Supply issues, logs hit South Port profit

An aerial view of South Port at Bluff showing Tiwai Point aluminium smelter in the background....
An aerial view of South Port at Bluff showing Tiwai Point aluminium smelter in the background. PHOTO: SUPPLIED
Continuing global supply chain issues and softer demand for logs in China have resulted in South Port’s net profit after tax (NPAT) drop by $200,000 in the first half of the financial year.

Yesterday, the Bluff NZX-listed port company released its half year results to the market which showed its NPAT dropped to $5.9million in the six months to December 31, 2021.

That was in comparison with $6.1million in the first six months of the previous financial year.

The port’s revenue for the six months was $23.3 million, down $100,000 on the first half of the past financial year.

Container volumes through the port were also negatively affected, dropping by 23% to 20,800 for the half-year.

Container vessel calls to South Port were also down 32% at 17 calls compared with 25 the year prior.

However, total cargo activity increased by 1.5% to 1,745,000 tonnes compared with 1,720,000 tonnes the year before.

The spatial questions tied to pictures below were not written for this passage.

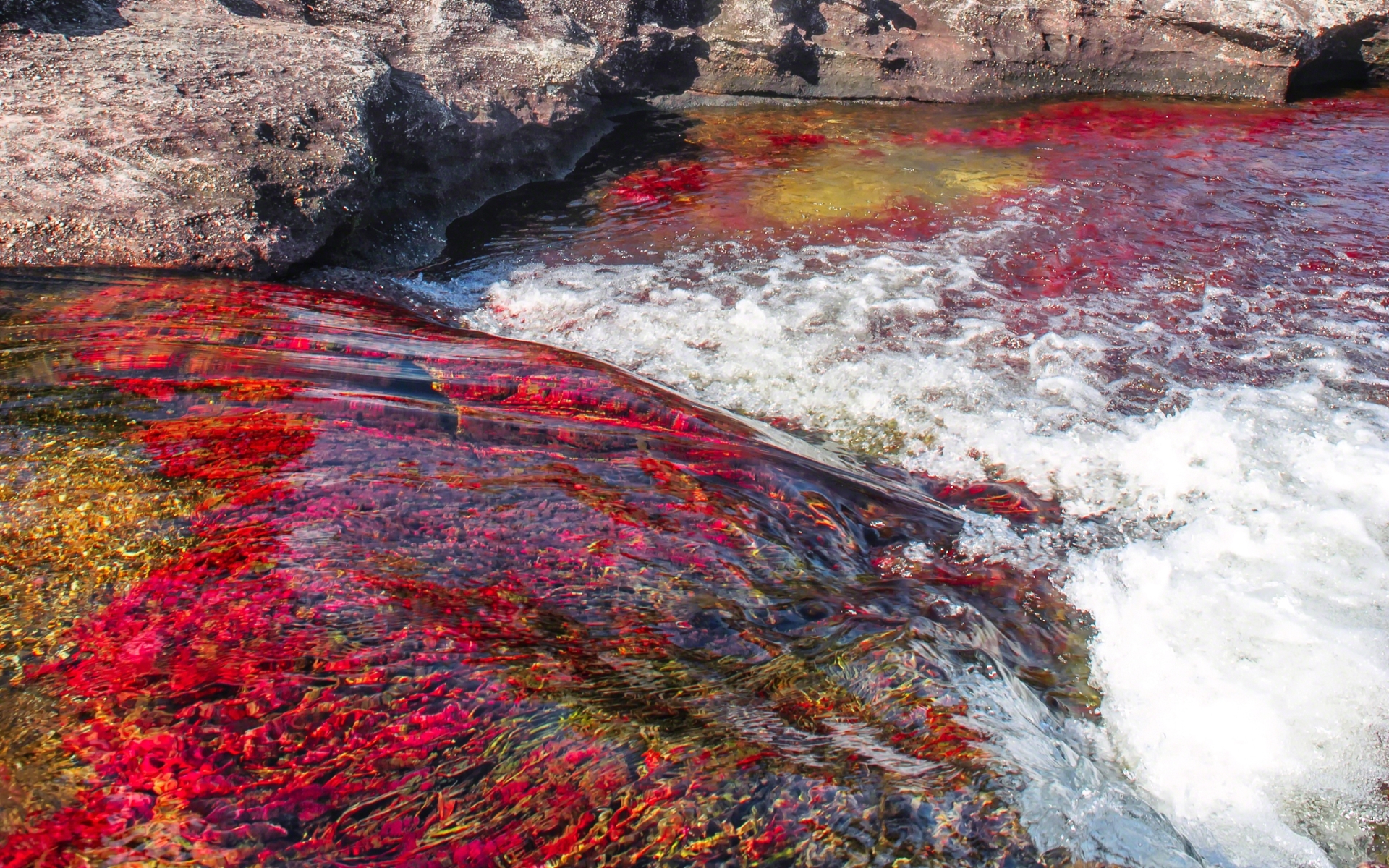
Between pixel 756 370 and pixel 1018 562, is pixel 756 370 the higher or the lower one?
the higher one

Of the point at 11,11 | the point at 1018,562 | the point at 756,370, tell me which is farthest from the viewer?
the point at 11,11

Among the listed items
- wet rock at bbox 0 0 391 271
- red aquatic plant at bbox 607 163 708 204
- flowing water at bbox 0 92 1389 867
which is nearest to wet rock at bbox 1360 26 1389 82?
flowing water at bbox 0 92 1389 867

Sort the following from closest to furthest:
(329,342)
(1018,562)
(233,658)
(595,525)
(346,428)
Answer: (233,658) < (595,525) < (346,428) < (1018,562) < (329,342)

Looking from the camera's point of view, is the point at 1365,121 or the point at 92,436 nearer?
the point at 92,436

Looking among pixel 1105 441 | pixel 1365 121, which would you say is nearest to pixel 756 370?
pixel 1105 441

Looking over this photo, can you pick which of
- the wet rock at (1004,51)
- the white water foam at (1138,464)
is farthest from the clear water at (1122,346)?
the wet rock at (1004,51)

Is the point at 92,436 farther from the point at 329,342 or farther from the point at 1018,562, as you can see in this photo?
the point at 1018,562

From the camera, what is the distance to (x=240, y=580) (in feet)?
6.26

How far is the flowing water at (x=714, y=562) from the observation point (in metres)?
1.56

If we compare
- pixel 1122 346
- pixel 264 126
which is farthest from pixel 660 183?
pixel 1122 346

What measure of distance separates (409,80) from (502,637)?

Of that, the port had an increase of 41,000 tonnes of stock food and also 28,000 tonnes more of aluminium, but a decrease of 29,000 tonnes of logs compared with the first half of FY2021.

In its announcement to the market, South Port said the downward cycle in the log market, because of decreased demand and high inventory levels in the Chinese market, and continuing global supply chain issues, had affected its half year result.

It also said cold storage volumes had declined due to a reduction in meat storage and fishing vessels calling at the port and there were increased stock food volumes imported into the Southland region to service the dairy industry.

The port’s chairman, Rex Chapman, described the disruption in the container supply chain as a "worldwide phenomenon" which had reached all corners of the globe, including South Port.

The Covid-19 pandemic continued to create uncertainty in the marketplace and provided challenges to South Port’s operations.

Containerised activity would continue to be affected by disruption in the supply chain which was not expected to improve until 2023 at the earliest, Mr Chapman said.

As a result of its outlook, the port company estimated its full year profit should fall between $9.7 million to $10 million, down from its record profit of $10.71million last year.

South Port’s directors had declared a interim dividend of 7.50c per share, which would be paid next month.

The company’s share price closed at $8.250 yesterday down 1.2% on the start of the day.